How many opportunities in life do you get to score free money? If you’re like most people, not many. Sure, you might get some cash back from your credit cards for making purchases, but for the typical consumer, we’re not talking about a life-changing sum.
But what if there were a way to score so much free cash that it could actually set you up for a financially secure retirement? Believe it or not, such an incentive actually does exist, provided you make one smart move with your 401(k) plan.
Are you snagging your full employer match?
Not everyone has access to a 401(k) for retirement savings purposes. But if you have one of these plans available to you, then chances are, it comes with some sort of matching incentive. And that match could end up being more important than you’d imagine.

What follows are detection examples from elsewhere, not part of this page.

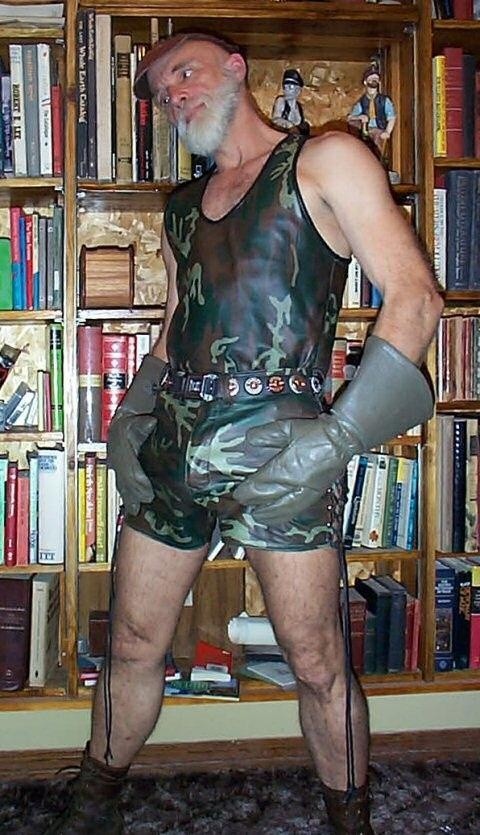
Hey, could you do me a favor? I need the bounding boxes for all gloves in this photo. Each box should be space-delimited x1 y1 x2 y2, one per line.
233 336 433 527
107 356 169 515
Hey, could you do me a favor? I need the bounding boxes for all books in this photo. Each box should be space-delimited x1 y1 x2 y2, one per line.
339 202 413 309
340 561 422 675
1 44 64 178
76 609 299 703
2 573 61 692
1 445 123 568
429 1 479 674
341 453 418 551
1 322 165 445
1 205 63 309
336 321 424 437
76 11 210 185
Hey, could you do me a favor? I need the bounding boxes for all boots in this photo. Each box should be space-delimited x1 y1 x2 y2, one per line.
320 781 374 835
43 741 130 834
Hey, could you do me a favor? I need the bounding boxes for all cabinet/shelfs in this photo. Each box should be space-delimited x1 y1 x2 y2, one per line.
76 4 429 699
431 18 480 683
0 0 75 703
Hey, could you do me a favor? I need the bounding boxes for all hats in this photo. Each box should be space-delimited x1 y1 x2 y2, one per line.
133 33 238 99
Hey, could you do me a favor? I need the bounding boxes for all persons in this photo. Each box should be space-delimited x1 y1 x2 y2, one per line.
37 28 448 835
272 69 310 138
347 64 400 185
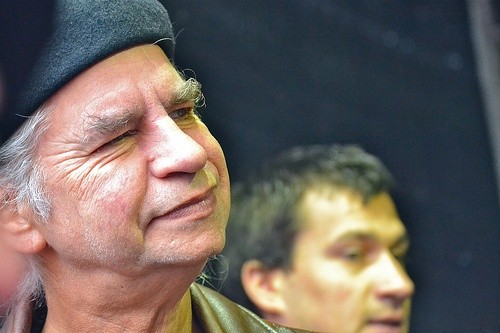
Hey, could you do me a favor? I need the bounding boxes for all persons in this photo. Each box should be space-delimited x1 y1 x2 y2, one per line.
218 145 414 333
0 1 312 333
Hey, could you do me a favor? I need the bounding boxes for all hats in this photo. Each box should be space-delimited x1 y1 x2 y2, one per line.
0 0 177 148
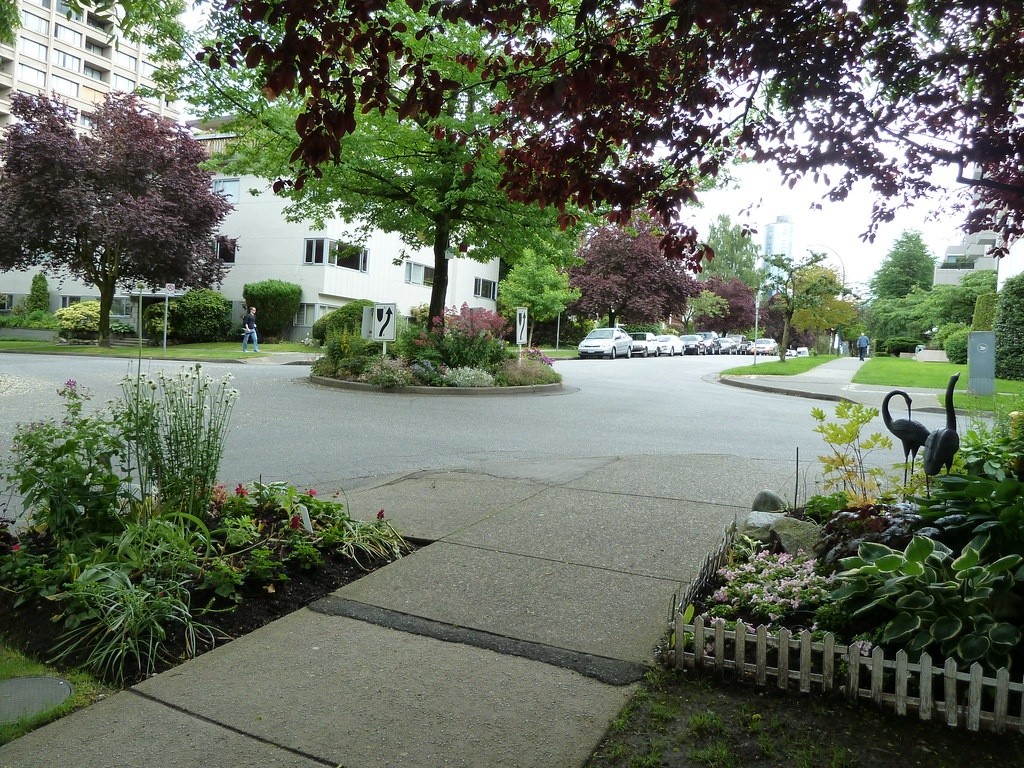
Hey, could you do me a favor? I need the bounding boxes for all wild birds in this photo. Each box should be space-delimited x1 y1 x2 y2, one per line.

Say your employer will match contributions to your 401(k) of up to 3% of your salary. If you earn $72,000 a year, that means that if you put in $2,160 a year from your own earnings, your company will put that same amount into your retirement plan.
Now you’re probably thinking, “That’s nice, but I can’t retire on $2,160.” And that’s very true. But the thing about all 401(k) contributions, including any funds you get from your employer, is that you have the opportunity to invest that money for added growth.
So let’s imagine you decide to invest your 401(k) heavily in S&P 500 index funds. Based on the S&P 500’s historical performance, it’s not unreasonable to think you might snag an average annual 8% return in your 401(k), which is actually a bit below the index’s average.
Now, let’s assume that your salary never changes (which is unlikely, but let’s go with it for simplicity purposes) and that you contribute enough to your 401(k) to snag a $2,160 employer match over a 35-year period. If you invest that money at an average annual 8% return, you’ll end up with about $372,000 based on your employer contributions.
That’s right — that $372,000 doesn’t even account for any money you’re putting in out of your own paychecks, or growth on that money. And that’s why claiming your full employer match is such an important thing to do. It’s not just a matter of getting your hands on free cash — it’s a matter of having more money to invest with over a long period of time.
Don’t pass up a prime opportunity
When you’re first starting out in your career, carving out money for 401(k) plan contributions can be difficult. But if you don’t put in enough money to claim your full employer match, you’re basically saying no to what could be thousands of dollars every year.
In fact, 401(k)s are very difficult to max out because they come with such high contribution limits — $19,500 a year for workers under 50 and $26,000 for those 50 and over. And so you’ll often hear that if you can’t max out your 401(k), you should at least put in enough money to grab your workplace match in full. It’s a strategy that could serve you very well if you employ it over a long period of time.